5 Famous Cases of Grave Robbing
5 The Failed Plot to Steal Lincoln’s Body
Abraham Lincoln’s body was not interred in its final resting place for more than a decade after his assassination in April of 1865. During the construction of his vault at the Oak Ridge Cemetery in Springfield, IL, a group of criminals hatched and almost pulled off a plan to snatch the president’s body and use it for ransom. A minor crime boss out of Chicago, James “Big Jim” Kennally, deigned to use the great emancipator’s corpse as leverage to get his chief counterfeiter out of prison, and to demand $200k (millions in today’s money) from the government. When his henchman broke into the vault and began to muscle the heavy lead coffin out of the sarcophagus within, they were accosted by Secret Service agents who had informers within the gang the whole time.
4 The Real Life Tomb Raiders
Robbers have been raiding Ancient Egyptian tombs for as long as the tombs have existed. What today we consider archaeological sites (or the basis for middling films and/or video game franchises) were seen by contemporary opportunists as treasure troves to be plundered. The tombs of pharaohs buried in the sacred Valley of the Kings were routinely broken into thousands of years before 19th century. One set of robbers even used dynamite and blasted their way into the tomb of King Cheops, buried in the Great Pyramid at Giza, though that remains the most dramatic example of tomb raiding. In fact, King Tutankhamen was a relatively unimportant pharaoh—the fame that surrounds Tut and his tomb is largely due to the fact that it was found undisturbed.

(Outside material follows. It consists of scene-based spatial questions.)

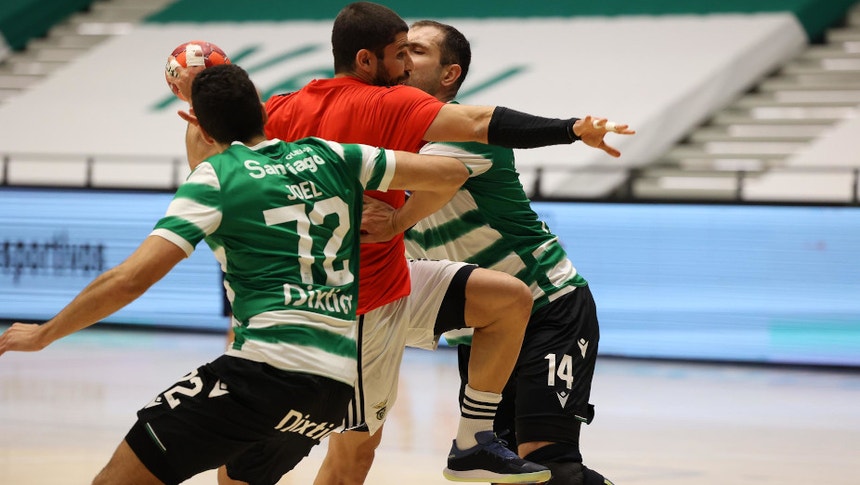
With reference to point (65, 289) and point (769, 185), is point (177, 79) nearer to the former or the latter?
point (65, 289)

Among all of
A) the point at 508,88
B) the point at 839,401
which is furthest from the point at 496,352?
the point at 508,88

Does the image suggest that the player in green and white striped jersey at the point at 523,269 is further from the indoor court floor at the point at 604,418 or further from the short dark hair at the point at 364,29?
the indoor court floor at the point at 604,418

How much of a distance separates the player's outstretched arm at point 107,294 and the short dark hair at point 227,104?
1.29 ft

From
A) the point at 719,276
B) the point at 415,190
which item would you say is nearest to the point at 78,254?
the point at 719,276

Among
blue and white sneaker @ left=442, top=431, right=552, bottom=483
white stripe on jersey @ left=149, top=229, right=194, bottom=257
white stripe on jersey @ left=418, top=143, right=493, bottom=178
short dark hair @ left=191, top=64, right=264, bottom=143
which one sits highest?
short dark hair @ left=191, top=64, right=264, bottom=143

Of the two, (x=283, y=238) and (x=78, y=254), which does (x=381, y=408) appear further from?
(x=78, y=254)

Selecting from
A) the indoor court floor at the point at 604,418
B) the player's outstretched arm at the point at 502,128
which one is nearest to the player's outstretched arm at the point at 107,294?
the player's outstretched arm at the point at 502,128

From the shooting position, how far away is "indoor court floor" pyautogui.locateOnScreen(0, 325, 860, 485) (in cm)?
572

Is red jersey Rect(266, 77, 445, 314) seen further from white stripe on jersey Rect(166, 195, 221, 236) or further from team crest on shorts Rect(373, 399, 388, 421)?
white stripe on jersey Rect(166, 195, 221, 236)

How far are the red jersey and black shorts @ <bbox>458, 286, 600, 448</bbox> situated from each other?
558mm

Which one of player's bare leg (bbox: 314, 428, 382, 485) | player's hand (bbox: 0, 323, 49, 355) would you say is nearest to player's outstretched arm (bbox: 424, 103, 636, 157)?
player's bare leg (bbox: 314, 428, 382, 485)

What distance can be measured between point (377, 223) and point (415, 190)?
225 mm

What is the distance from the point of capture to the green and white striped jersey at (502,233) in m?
4.10

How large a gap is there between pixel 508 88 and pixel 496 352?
10875mm
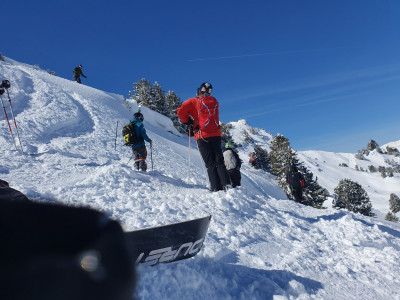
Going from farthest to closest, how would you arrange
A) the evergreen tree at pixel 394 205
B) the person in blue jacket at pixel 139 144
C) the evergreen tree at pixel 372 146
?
the evergreen tree at pixel 372 146 < the evergreen tree at pixel 394 205 < the person in blue jacket at pixel 139 144

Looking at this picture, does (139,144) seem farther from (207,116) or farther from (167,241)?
(167,241)

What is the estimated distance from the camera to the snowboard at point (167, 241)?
7.22 ft

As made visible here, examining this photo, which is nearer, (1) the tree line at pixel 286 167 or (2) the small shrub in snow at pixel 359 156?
(1) the tree line at pixel 286 167

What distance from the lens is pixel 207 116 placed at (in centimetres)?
590

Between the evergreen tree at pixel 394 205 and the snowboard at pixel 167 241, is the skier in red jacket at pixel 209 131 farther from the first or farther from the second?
the evergreen tree at pixel 394 205

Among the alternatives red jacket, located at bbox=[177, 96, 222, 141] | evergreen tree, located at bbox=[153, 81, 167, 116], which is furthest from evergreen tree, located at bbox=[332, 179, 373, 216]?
red jacket, located at bbox=[177, 96, 222, 141]

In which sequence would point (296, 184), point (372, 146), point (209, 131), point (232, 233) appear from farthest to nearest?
point (372, 146), point (296, 184), point (209, 131), point (232, 233)

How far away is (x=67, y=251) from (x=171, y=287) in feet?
4.77

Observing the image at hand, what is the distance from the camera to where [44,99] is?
14.8 metres

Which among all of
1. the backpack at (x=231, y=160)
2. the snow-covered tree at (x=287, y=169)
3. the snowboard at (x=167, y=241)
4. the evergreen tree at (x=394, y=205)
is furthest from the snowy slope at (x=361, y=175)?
the snowboard at (x=167, y=241)

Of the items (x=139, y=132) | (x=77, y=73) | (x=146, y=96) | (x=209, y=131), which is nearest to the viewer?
(x=209, y=131)

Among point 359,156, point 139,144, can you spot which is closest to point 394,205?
point 139,144

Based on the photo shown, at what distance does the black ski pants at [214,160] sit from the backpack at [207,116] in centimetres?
25

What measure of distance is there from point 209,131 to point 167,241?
12.5 ft
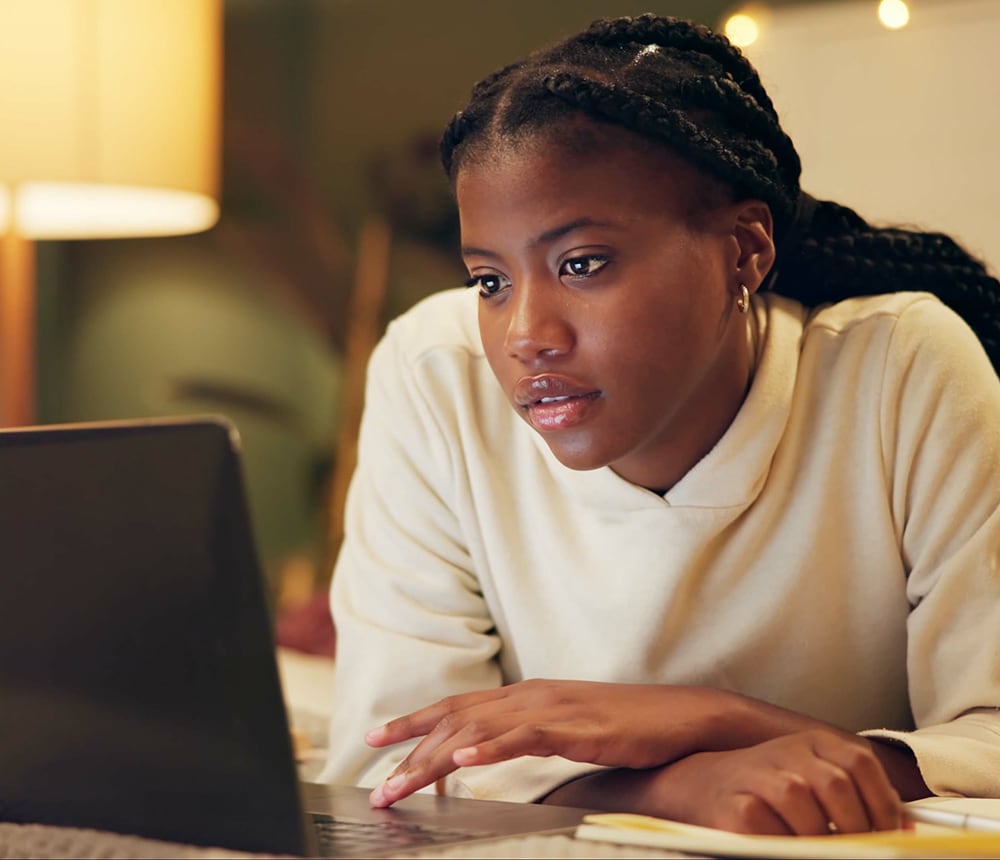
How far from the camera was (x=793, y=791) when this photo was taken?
2.64 feet

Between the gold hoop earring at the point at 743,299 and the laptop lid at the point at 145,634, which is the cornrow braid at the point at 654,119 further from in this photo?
the laptop lid at the point at 145,634

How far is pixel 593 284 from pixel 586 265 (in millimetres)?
15

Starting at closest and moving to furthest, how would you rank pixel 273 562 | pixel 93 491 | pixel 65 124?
pixel 93 491, pixel 65 124, pixel 273 562

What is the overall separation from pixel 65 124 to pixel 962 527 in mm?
1441

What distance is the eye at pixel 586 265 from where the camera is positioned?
3.34 ft

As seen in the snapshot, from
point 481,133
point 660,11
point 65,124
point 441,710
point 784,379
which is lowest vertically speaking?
point 441,710

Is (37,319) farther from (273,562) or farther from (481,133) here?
(481,133)

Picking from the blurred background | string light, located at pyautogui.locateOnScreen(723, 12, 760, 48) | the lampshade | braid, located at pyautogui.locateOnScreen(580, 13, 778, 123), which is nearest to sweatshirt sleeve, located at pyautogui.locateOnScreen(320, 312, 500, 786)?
braid, located at pyautogui.locateOnScreen(580, 13, 778, 123)

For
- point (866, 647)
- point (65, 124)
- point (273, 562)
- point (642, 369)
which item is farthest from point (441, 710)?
point (273, 562)

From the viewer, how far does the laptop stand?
2.28ft

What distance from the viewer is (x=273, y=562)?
3.56 metres

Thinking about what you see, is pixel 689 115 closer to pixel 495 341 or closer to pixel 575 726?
pixel 495 341

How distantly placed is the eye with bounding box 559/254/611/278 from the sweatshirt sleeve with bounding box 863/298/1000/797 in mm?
301

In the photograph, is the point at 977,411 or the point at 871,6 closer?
the point at 977,411
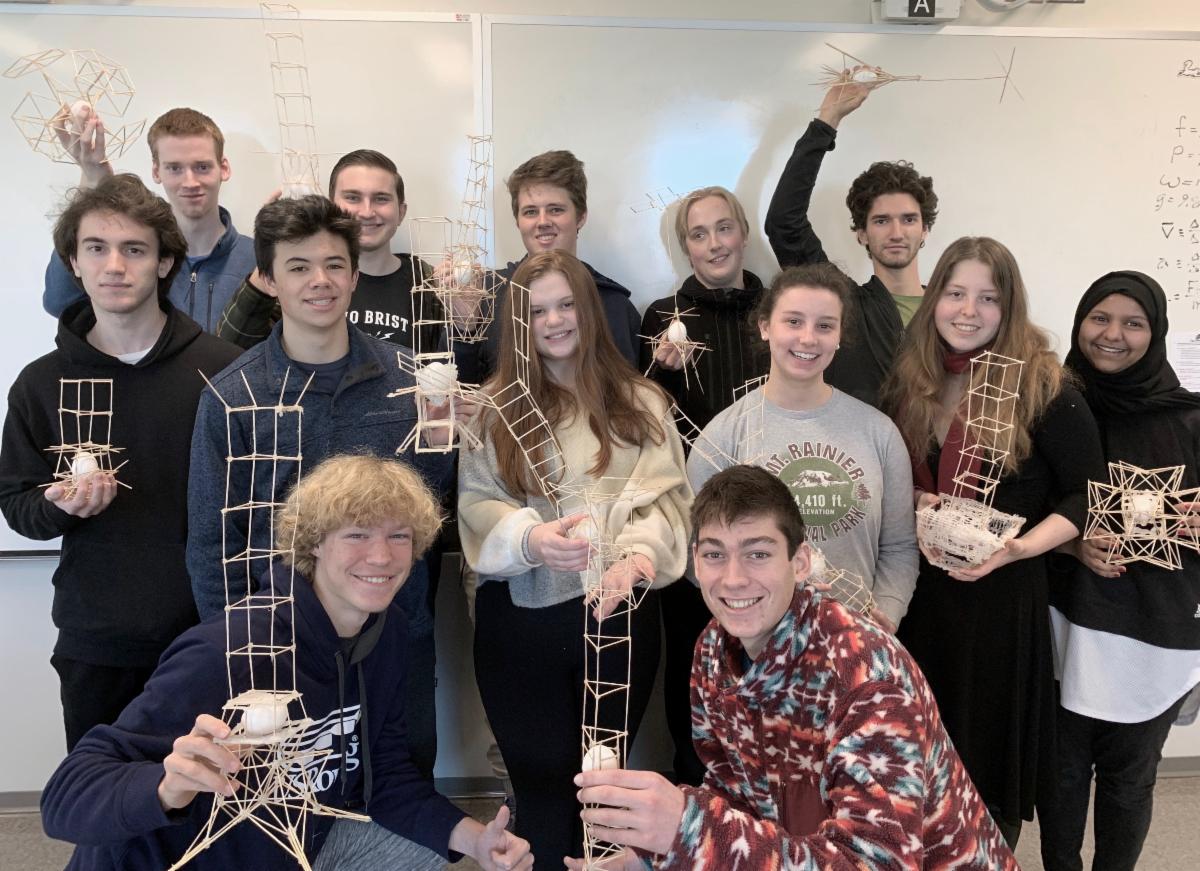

3 Charlie Chaplin Gets Nabbed
Famed for his silent film-era on-screen antics, Charlie Chaplin lived well into the era of the talking picture. In fact, he died at the ripe old age of 88 in 1977. And in early 1978, a pair of less-than-brilliant burglars decided to try to make some cash of Charlie’s body. They exhumed the actor’s body and hid it away, contacting Chaplin’s widow, Oona Lady Chaplin, and demanding upwards of one million dollars in cash. But Lady said no, declaring that her husband would have found such a payment for a body “rather ridiculous.” The grave robbers were at a loss until they got in contact with the police, who lured the thieves into a plot that soon saw them caught in a phone booth.
2 A Prolific Thief Steals a Mouthful
No, we’re not being clever: a Slovakian man named Ondrej Jajcaj is allegedly a thief of teeth. And not just any teeth, he prefers the choppers of famous composers, thus his orally-oriented plundering of the graves of Johann Strauss and Johannes Brahms. Jajcaj claims to have robbed many more famous corpses of their teeth as well, all as part of a plan to set up a strange museum. Why, you ask? Because the guy is goddamned crazy, that’s why.
1 Napoleon’s Member Goes Missing
That’s right, someone stole Napoleon Bonaparte’s penis. There, the awkwardness is over. When the once-mighty emperor died in exile on the island of Corsica (potentially by poison) in 1821, his attending doctor performed an autopsy during which, for some strange reason, he cut off Napoleon’s little general. The doctor turned the penis over to a priest, who then took it with him when he left the island. Bonaparte’s part stayed in the priest’s family for more than a hundred years. It was eventually bought by an American collector who, fittingly enough, was a urologist by trade.